In my last year (1977), we finished second again.  Despite not having all of our top guns, we swept the third seed in the playoffs and the Raccoons swept the fourth seed.  As was the apparent IIHL standard operating procedure, we were to face-off with the hated Raccoons in the finals...again.

Unfortunately for us, we were under-manned for the first two games and lost both in closely contested contests, (4-3 and 3-2).

Our captain got out the word for game three and our entire roster showed up.  Even Pete was there to cheer us on.  But the league president who attended all the finals, delayed the start of the game.  He reminded both coaches and the referee that Pete's lifetime ban prohibited him from attending any IIHL function, even as a spectator.  When Pete refused to leave, the president said, "I already filed a restraining order on you."  Our captain complained after Pete left but the president shrugged, "Sometimes life is like a cheap detective novel, if your 'friend' ever returns to the scene of the crime, I will have him arrested."

When the game finally started, Michel "Bunny" La Brock put up a brick wall and shut us out 7-0.  We walked off with our heads hung low, to the vexing, two-person chorus of, "Shutout, shutout, shutout."

Down three games to none, we were facing elimination in game four.  The festivities attracted more spectators than the meager nine players the MP's could muster. Like men on a mission, the few of us who showed up were so inspired to keep our season alive that we threw everything we had at Brock.  But like an octopus, he dove, kicked or caught every great shot we took.  And when it looked like our frustration was finally over, our rockets clanked off the post and harmlessly ricocheted to the corner.

Midway through the third period, we still had hope, trailing 1-0.  Then our hearts were broken when Scotty scored his first goal of the entire season when his soft, cupcake shot caromed off one of our guy's heel and teasingly rolled into our net.  The Raccoons soon added two more tallies. 

As the final seconds ticked away, Mike Brock whipped his scarf around his neck and turned around to Hildy during each stoppage.  Together they chanted, "Shutout, shutout, shutout."  She was pumping that stupid thermos and chanting on her own when there was a face off to Bunny's right with twenty-two seconds to go.  I crept up from my defense position hoping for a last chance to ruin the idiot savant's greedy shutout pleasure.  But, we lost the face off and I instinctively retreated to my defensive zone.

Scotty had the puck safely in front of Brock.  He advanced a couple of steps and with the boundless rush of victorious adrenalin coursing through his veins, he wound up and took a wicked slap shot.  I was twenty feet in front of my goalie as his Herculean missile came towards me.
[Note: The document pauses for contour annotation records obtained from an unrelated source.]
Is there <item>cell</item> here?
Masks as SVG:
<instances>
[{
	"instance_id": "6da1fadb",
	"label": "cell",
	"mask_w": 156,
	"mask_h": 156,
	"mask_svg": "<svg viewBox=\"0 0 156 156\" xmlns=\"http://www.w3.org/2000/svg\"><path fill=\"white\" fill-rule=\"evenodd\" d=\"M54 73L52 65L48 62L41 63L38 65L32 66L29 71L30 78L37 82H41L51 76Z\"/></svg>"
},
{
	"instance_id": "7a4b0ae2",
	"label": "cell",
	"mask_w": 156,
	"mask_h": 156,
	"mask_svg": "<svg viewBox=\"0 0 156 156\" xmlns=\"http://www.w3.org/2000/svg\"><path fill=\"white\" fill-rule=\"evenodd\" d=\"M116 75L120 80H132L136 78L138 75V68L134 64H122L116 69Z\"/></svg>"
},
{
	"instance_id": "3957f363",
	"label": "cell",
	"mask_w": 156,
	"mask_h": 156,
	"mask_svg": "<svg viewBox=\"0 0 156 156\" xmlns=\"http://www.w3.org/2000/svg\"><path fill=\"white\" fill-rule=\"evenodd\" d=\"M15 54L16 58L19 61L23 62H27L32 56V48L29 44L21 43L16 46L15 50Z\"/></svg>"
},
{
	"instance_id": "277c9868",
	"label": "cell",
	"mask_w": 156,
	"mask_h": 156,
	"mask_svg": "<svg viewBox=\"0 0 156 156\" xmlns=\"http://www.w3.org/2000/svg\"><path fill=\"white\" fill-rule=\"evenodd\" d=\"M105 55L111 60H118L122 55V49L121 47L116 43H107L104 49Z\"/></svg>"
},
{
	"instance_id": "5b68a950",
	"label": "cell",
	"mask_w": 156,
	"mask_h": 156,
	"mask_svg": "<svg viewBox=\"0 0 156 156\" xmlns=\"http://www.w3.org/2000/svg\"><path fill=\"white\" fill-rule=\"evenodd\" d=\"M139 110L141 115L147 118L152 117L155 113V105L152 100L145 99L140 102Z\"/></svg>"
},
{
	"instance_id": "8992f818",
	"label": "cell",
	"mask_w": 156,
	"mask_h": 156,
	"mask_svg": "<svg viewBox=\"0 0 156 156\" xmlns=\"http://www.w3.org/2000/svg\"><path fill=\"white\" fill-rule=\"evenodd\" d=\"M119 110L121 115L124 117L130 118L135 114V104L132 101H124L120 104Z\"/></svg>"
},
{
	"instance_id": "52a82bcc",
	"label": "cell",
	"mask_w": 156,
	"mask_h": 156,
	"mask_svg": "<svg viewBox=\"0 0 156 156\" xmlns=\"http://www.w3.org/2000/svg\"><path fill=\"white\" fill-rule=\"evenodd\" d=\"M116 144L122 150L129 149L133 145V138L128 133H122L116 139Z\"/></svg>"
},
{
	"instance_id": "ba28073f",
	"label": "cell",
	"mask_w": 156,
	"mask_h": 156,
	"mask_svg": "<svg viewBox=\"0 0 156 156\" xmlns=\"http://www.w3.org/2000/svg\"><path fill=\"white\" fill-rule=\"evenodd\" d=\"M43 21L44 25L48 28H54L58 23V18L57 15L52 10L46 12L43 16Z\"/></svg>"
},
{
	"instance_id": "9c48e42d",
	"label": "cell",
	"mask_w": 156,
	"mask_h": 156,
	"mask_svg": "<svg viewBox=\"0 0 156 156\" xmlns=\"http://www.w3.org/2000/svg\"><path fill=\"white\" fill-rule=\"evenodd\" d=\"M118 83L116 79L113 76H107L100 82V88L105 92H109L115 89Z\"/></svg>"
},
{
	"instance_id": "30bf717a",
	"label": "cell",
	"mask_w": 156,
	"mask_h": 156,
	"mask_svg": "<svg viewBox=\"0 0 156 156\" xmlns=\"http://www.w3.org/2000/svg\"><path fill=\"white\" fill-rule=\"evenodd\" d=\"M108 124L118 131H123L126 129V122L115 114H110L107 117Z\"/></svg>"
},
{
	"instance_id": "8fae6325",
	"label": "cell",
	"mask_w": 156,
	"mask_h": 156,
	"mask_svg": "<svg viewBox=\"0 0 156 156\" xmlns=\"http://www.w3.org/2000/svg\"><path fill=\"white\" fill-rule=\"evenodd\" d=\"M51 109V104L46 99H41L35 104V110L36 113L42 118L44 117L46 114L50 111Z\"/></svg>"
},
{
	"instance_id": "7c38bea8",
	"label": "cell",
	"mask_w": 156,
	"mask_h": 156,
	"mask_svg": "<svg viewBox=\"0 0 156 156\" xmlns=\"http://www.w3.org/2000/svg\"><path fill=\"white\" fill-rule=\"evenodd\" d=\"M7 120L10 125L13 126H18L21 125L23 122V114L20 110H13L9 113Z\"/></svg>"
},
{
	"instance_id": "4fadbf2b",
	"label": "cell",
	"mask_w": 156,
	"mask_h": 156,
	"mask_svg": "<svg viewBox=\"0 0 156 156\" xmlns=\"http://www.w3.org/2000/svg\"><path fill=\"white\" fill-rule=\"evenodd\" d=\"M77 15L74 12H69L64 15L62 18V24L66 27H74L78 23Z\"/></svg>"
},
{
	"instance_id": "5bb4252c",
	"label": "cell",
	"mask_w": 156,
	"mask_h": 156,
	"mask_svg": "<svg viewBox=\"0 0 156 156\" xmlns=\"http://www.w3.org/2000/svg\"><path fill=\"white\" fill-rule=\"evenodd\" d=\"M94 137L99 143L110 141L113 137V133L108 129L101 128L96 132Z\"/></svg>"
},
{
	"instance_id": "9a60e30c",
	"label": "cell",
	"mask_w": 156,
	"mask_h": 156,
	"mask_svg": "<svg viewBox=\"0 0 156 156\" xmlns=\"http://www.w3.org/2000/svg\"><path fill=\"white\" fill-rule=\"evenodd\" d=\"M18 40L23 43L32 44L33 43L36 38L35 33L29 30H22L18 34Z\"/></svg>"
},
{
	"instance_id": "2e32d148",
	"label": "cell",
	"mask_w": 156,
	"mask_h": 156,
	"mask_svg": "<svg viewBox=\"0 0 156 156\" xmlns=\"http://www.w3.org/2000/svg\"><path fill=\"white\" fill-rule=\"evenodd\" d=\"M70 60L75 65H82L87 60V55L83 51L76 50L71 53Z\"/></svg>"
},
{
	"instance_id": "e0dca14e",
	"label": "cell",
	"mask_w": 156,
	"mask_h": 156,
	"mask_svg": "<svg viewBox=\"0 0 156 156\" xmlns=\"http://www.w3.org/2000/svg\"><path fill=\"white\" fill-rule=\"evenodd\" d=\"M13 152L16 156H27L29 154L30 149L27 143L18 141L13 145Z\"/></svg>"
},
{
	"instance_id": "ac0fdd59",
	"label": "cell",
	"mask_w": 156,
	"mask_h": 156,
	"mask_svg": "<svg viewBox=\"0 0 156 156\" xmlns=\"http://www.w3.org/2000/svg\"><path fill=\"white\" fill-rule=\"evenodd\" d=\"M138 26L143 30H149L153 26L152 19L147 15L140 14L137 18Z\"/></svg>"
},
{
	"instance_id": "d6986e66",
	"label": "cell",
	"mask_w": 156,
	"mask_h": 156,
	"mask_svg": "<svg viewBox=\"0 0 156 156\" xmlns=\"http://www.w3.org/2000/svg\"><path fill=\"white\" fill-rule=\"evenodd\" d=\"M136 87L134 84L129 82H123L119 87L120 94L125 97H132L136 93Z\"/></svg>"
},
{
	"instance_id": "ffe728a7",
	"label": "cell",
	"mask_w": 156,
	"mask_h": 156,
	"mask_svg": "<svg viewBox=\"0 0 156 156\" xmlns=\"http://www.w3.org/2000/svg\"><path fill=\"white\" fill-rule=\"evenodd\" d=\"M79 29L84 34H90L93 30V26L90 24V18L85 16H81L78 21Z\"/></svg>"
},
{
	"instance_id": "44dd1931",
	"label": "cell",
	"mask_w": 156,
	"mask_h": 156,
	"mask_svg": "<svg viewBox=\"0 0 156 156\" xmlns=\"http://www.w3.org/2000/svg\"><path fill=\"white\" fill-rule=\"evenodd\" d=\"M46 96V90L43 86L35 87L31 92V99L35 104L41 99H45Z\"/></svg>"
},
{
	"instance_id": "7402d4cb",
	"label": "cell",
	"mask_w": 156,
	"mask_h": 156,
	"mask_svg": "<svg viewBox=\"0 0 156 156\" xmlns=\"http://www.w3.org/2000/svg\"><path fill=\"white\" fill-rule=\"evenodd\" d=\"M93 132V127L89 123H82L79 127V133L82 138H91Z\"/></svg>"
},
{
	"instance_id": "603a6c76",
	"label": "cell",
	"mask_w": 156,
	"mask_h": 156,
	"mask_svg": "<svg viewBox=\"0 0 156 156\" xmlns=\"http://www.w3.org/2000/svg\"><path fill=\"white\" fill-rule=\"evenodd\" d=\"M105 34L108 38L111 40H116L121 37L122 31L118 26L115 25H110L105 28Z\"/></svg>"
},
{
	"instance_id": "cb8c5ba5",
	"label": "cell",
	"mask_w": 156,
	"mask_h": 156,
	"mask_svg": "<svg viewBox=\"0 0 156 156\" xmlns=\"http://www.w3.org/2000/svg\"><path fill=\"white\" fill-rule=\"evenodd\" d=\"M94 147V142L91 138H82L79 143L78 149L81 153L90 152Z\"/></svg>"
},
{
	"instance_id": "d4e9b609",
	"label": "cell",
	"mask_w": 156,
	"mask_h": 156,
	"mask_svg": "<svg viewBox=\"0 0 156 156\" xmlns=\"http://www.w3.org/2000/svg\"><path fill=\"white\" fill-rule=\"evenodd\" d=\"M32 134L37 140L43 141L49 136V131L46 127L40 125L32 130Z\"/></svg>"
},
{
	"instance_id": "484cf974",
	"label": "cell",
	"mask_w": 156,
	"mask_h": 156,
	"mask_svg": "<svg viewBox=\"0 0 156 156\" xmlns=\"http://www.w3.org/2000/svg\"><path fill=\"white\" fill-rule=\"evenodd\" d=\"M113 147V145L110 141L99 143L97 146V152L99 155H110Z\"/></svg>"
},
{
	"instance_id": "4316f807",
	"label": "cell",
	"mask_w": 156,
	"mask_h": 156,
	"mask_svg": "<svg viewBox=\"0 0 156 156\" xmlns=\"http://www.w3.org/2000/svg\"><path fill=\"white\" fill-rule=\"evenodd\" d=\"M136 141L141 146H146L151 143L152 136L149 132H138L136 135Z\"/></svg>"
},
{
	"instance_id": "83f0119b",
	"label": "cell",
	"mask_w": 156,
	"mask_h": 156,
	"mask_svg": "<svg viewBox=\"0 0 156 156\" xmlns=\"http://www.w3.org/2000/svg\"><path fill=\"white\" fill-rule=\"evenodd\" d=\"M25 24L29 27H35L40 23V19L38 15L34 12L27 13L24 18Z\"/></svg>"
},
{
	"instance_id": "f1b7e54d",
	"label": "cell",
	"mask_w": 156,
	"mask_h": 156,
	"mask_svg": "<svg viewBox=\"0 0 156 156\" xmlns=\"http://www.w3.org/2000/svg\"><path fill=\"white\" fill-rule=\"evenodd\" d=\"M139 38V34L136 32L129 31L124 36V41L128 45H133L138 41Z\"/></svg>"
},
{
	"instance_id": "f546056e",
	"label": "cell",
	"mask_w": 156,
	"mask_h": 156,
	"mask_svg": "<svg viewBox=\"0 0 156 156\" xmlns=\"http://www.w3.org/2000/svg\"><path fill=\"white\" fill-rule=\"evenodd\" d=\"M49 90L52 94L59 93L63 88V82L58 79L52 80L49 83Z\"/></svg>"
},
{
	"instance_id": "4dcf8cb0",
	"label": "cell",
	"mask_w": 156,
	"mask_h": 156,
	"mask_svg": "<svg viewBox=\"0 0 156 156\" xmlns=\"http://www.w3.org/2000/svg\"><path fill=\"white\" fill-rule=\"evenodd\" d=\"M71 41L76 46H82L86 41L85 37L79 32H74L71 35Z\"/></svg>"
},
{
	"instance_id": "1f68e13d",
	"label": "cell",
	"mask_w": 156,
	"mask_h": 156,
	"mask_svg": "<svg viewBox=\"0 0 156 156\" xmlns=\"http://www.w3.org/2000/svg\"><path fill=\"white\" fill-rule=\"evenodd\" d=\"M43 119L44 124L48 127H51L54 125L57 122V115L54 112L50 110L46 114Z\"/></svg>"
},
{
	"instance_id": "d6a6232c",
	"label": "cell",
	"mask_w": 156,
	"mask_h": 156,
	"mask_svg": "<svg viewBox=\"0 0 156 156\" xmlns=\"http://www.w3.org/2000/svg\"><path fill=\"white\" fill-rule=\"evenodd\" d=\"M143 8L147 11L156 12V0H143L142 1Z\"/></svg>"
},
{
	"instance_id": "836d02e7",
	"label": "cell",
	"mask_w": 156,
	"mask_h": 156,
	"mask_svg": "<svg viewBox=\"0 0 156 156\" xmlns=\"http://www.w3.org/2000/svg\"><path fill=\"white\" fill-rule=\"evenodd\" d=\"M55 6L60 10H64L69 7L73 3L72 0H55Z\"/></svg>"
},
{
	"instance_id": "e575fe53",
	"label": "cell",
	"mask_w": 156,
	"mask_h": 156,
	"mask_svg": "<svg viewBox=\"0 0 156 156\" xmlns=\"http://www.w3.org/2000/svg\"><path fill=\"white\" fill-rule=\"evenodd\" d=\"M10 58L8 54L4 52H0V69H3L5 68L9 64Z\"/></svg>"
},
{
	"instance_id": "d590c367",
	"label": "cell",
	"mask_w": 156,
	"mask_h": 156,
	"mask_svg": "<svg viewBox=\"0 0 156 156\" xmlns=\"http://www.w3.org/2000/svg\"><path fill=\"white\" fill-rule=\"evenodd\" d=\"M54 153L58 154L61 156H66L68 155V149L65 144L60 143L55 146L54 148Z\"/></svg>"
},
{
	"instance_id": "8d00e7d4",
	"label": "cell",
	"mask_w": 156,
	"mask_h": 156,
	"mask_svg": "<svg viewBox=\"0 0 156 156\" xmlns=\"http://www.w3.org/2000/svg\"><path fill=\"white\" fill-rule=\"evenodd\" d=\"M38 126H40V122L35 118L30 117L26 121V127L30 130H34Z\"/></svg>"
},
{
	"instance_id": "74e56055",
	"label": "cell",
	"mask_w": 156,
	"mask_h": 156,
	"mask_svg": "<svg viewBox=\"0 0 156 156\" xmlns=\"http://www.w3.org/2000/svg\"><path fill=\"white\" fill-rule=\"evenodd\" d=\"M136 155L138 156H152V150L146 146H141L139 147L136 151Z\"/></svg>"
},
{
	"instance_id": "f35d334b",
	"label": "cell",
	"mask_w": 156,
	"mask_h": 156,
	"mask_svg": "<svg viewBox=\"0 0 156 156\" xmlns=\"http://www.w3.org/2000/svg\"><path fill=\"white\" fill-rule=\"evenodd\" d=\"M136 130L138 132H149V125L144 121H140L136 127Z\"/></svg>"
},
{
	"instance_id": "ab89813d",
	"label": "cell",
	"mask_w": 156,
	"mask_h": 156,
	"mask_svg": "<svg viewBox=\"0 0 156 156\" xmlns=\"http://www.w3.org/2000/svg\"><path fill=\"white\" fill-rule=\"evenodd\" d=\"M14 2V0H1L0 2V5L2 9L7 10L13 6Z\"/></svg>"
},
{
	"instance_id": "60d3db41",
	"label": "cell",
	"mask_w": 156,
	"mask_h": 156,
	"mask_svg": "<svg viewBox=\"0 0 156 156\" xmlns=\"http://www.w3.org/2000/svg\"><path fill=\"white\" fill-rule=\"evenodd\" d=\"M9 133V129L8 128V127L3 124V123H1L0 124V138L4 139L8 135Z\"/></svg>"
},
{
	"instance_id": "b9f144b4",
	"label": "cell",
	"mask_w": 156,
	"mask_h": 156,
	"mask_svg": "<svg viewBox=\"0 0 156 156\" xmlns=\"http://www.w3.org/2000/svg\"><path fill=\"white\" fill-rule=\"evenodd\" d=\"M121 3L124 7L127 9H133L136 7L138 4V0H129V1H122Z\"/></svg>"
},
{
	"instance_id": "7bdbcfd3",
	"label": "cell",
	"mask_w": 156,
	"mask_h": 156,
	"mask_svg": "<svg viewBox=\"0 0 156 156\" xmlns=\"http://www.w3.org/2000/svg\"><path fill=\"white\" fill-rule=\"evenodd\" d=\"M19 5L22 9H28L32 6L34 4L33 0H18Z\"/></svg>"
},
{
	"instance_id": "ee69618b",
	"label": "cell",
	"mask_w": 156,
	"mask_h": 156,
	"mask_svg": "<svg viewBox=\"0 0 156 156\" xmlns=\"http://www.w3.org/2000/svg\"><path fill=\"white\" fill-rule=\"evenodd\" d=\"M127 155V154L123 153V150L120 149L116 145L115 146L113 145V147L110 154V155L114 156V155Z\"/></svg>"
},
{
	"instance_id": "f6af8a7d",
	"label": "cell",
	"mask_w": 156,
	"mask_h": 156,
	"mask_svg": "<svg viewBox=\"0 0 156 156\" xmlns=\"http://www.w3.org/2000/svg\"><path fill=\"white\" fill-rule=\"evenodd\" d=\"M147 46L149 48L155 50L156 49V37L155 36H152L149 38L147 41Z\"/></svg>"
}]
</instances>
Half-heartedly, I stuck out my stick.  The puck solidly hit my stick and died.  In defeat with no ulterior motive, I hoisted the puck as high in the air as I could.  At the far end of the rink, with the clock dwindling down to single digit seconds, Brock had his mask off and his back turned to the action as he prematurely celebrated with Hildy.  There was a tiny space over his left shoulder and my lofted volley miraculously found it with seven seconds left.
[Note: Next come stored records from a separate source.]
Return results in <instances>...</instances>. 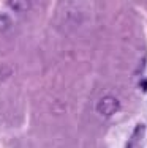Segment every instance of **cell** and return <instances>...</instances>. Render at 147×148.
<instances>
[{
	"label": "cell",
	"instance_id": "obj_1",
	"mask_svg": "<svg viewBox=\"0 0 147 148\" xmlns=\"http://www.w3.org/2000/svg\"><path fill=\"white\" fill-rule=\"evenodd\" d=\"M120 110V101L114 96V95H106V96H101L100 101L97 103V112L101 117H112L114 114Z\"/></svg>",
	"mask_w": 147,
	"mask_h": 148
},
{
	"label": "cell",
	"instance_id": "obj_2",
	"mask_svg": "<svg viewBox=\"0 0 147 148\" xmlns=\"http://www.w3.org/2000/svg\"><path fill=\"white\" fill-rule=\"evenodd\" d=\"M10 10H13L14 13H26L32 8V2L29 0H11V2L6 3Z\"/></svg>",
	"mask_w": 147,
	"mask_h": 148
},
{
	"label": "cell",
	"instance_id": "obj_3",
	"mask_svg": "<svg viewBox=\"0 0 147 148\" xmlns=\"http://www.w3.org/2000/svg\"><path fill=\"white\" fill-rule=\"evenodd\" d=\"M13 17L6 13H0V33H5L13 27Z\"/></svg>",
	"mask_w": 147,
	"mask_h": 148
},
{
	"label": "cell",
	"instance_id": "obj_4",
	"mask_svg": "<svg viewBox=\"0 0 147 148\" xmlns=\"http://www.w3.org/2000/svg\"><path fill=\"white\" fill-rule=\"evenodd\" d=\"M142 136H144V125H138V128L135 129V132H133V137H131V140H130V145H128V148H131L135 142H139V140L142 139Z\"/></svg>",
	"mask_w": 147,
	"mask_h": 148
},
{
	"label": "cell",
	"instance_id": "obj_5",
	"mask_svg": "<svg viewBox=\"0 0 147 148\" xmlns=\"http://www.w3.org/2000/svg\"><path fill=\"white\" fill-rule=\"evenodd\" d=\"M11 71H13L11 68H8V66H5V65H0V79H6V77H10Z\"/></svg>",
	"mask_w": 147,
	"mask_h": 148
}]
</instances>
While the Raccoons exalted their 4-1 victory and another championship at center ice, all that could be found of their sulking MVP was his scarf, in front of his abandoned net. I crossed paths with the tortured soul as he quickly exited and skulked back towards his car.  He looked like he might have been in shock, so I resisted the temptation to go into my own mock chant of; shutout, shutout, shutout.  Instead, I went with a (what can I say) grin and he ignored me.  I then watched him plop into his passenger seat with all his pads still on as Hildy angrily slammed his equipment bag into his trunk.
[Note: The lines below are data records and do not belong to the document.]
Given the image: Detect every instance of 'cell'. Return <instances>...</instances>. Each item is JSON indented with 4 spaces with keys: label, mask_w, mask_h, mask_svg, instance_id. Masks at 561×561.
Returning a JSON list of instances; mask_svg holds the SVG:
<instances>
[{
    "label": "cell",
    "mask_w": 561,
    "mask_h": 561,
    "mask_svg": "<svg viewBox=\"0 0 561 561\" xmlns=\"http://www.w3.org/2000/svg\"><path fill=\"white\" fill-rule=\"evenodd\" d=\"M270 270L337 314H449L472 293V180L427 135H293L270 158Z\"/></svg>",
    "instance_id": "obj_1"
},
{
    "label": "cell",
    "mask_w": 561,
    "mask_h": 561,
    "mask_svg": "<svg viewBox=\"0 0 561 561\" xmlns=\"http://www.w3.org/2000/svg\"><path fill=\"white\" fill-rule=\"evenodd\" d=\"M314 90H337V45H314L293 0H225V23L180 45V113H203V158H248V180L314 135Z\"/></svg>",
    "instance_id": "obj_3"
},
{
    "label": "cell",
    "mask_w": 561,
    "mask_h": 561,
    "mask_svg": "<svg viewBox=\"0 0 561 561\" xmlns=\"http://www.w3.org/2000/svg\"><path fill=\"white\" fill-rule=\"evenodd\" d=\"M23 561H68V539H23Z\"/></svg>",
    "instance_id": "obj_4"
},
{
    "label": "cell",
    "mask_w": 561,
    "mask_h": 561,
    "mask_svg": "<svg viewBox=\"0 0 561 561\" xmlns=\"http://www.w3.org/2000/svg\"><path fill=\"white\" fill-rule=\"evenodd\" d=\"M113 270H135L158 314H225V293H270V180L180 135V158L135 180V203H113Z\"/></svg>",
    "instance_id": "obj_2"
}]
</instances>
Once this year's NHL season officially gets underway, most fans will forget about losing the first three months of season.  Similarly, I'm certain everyone forgot how the IIHL's final playoff game ended in 1977...except three people.


Anonymous said...

Thanks for getting me back in the spirit of the hockey season. It was a great affectionate look at minor league hockey withal of the prerequisite oddball characters. And special kudos to you for using the official NHL approved lingo of ‘sweater’ not a jersey. Only a true fan knows that! GO San Jose Sharks --- SLW

Anonymous said...

Steve, got a chance read the story and two questions have to be asked; how did you play forward on a team that won 10-0 and not register either a goal or an assist and was scoring that last second goal to ruin the Idiot Savant's shutout better than sex? --- SKIP

Anonymous said...

Absolutely hilarious. Brother, you knew I needed a laugh this week...Bunny the goalie...loved it. Steve, you're a natural writer, you the man. --- Charlieopera

Anonymous said...

I'm all revved up for some NHL hockey. This story was perfectly timed and very funny. The real name of the MP's cracked me up, you should have used it.

--- G-Man the Devils Fan

Anonymous said...

Hey Steve, IT's uncanny but I just had the impulse to search for "brooklyn raccoons street hockey" and your blog was top of list. I played for the Brooklyn Raccoons years back. Your blog describes how it was...rag tag teams playing in the little alcove with brick walls. First time ever sucker punched was in that area. Anyway, trying to locate some of my old teammates with no luck so far. Howard (Howie) Hymen, Marc Heital, Fred the goalie, Dave Goodman...had to remember lsat names. Would love to connect. Thanks DeanPenn.